* [PROVIDED RECORDS]
━━━━━━━━

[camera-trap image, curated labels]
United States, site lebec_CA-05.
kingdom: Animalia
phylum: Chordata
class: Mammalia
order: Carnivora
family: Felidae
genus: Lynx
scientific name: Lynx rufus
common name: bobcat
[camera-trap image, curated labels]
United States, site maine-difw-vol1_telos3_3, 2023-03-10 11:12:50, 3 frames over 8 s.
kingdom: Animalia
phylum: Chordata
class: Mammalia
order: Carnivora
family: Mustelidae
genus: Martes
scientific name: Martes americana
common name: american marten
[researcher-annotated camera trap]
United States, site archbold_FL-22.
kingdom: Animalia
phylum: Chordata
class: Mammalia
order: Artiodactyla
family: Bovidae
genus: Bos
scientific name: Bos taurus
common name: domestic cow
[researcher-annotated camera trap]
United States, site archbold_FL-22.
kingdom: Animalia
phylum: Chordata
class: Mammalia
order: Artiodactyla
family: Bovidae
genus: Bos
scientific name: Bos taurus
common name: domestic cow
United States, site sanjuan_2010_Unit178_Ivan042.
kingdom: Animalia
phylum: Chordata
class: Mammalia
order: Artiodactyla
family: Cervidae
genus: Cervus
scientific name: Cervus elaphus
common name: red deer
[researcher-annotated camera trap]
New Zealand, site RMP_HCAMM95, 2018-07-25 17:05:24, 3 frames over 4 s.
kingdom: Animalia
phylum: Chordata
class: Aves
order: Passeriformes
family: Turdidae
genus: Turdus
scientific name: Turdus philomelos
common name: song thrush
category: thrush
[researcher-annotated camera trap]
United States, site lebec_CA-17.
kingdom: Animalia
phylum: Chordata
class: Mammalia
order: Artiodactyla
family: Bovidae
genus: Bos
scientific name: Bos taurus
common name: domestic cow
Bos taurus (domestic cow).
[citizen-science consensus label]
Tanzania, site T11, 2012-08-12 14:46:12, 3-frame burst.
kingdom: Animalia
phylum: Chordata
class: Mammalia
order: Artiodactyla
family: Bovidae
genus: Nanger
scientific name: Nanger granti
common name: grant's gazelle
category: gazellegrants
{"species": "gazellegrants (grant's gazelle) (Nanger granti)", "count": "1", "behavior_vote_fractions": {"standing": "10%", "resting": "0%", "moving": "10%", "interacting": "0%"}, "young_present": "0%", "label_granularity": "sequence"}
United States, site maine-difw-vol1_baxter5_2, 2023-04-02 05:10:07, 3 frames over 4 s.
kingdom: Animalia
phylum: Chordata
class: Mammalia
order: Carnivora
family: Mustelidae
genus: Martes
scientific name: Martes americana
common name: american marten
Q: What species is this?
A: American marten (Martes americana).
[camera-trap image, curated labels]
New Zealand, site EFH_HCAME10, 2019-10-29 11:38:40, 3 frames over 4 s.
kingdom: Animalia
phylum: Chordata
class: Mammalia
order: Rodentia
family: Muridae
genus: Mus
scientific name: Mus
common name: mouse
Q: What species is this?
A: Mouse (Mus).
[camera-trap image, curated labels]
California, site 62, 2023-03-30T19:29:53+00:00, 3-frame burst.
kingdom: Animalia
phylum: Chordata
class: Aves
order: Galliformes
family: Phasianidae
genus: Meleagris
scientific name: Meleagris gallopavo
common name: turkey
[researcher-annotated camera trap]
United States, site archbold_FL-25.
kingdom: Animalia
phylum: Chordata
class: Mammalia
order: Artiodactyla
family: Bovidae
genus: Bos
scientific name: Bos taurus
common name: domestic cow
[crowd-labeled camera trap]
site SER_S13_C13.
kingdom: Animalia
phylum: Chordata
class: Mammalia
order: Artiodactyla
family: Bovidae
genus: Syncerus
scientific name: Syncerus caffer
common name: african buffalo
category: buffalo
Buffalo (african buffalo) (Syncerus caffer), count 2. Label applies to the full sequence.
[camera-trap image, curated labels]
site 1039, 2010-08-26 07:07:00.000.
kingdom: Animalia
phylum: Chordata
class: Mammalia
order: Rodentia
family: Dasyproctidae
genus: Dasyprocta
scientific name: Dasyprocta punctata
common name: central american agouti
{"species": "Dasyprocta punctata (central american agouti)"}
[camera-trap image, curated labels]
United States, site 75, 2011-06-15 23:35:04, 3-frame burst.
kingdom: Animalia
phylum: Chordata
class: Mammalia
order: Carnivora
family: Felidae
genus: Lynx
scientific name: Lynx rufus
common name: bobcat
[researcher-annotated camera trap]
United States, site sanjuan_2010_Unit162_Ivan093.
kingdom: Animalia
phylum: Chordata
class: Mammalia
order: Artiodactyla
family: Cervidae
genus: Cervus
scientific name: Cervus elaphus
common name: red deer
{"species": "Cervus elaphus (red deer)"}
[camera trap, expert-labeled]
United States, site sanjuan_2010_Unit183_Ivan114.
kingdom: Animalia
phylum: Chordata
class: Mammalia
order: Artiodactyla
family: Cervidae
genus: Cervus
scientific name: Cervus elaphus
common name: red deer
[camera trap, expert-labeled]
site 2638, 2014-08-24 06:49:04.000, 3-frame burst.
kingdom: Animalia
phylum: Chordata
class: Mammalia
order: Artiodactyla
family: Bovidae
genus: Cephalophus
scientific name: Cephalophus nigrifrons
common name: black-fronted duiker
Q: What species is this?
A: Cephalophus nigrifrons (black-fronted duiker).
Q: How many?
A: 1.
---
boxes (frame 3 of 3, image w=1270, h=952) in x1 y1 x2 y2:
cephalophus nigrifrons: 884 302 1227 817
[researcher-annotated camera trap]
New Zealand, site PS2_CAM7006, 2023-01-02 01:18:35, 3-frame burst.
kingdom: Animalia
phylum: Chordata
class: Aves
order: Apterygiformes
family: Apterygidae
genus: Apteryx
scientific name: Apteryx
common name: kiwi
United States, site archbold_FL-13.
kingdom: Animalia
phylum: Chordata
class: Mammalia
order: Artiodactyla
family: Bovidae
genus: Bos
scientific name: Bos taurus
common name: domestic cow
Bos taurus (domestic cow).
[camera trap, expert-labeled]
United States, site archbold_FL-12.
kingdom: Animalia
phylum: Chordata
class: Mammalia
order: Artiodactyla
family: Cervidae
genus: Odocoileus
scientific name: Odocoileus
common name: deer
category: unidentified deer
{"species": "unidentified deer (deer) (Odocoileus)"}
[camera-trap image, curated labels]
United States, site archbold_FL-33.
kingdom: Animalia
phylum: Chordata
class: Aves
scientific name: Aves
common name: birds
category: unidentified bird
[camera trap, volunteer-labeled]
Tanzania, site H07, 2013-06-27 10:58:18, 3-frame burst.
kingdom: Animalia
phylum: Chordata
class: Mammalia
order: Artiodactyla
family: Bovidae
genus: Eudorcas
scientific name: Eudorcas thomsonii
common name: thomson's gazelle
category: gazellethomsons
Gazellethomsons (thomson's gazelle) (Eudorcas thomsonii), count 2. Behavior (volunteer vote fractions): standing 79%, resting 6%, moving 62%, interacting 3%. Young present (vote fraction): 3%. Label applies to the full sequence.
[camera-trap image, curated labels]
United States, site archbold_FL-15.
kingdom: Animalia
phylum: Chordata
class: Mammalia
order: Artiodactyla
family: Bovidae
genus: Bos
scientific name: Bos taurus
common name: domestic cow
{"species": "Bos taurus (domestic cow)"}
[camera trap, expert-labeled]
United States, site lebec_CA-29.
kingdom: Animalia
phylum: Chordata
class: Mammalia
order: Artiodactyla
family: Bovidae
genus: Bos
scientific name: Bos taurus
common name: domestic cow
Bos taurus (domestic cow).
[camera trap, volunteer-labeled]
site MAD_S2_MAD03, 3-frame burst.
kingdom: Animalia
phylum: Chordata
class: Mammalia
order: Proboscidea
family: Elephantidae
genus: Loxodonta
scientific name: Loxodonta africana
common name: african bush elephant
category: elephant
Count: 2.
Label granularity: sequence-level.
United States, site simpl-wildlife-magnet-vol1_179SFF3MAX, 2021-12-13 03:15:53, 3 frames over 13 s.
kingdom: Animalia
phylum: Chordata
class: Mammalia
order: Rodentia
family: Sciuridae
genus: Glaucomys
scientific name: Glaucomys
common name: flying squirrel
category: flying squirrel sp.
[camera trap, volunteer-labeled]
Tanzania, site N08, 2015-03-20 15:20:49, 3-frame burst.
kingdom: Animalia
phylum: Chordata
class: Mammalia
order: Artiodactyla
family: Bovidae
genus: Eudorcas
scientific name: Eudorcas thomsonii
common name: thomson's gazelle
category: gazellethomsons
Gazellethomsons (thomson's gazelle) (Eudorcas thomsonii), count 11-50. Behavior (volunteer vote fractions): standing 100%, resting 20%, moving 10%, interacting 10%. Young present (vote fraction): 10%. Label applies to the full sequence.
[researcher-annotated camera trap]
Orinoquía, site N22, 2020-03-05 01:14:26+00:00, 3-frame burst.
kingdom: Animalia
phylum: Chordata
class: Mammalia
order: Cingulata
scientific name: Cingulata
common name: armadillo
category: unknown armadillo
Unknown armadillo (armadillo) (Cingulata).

━━━━━━━━

* [WORK TO COMPLETE]
Nothing but the line with "family: Sciuridae" and the lines after it, through the end of the material, should appear in the output, word for word.

* [WRITTEN SOLUTION]
family: Sciuridae
genus: Glaucomys
scientific name: Glaucomys
common name: flying squirrel
category: flying squirrel sp.
[camera trap, volunteer-labeled]
Tanzania, site N08, 2015-03-20 15:20:49, 3-frame burst.
kingdom: Animalia
phylum: Chordata
class: Mammalia
order: Artiodactyla
family: Bovidae
genus: Eudorcas
scientific name: Eudorcas thomsonii
common name: thomson's gazelle
category: gazellethomsons
Gazellethomsons (thomson's gazelle) (Eudorcas thomsonii), count 11-50. Behavior (volunteer vote fractions): standing 100%, resting 20%, moving 10%, interacting 10%. Young present (vote fraction): 10%. Label applies to the full sequence.
[researcher-annotated camera trap]
Orinoquía, site N22, 2020-03-05 01:14:26+00:00, 3-frame burst.
kingdom: Animalia
phylum: Chordata
class: Mammalia
order: Cingulata
scientific name: Cingulata
common name: armadillo
category: unknown armadillo
Unknown armadillo (armadillo) (Cingulata).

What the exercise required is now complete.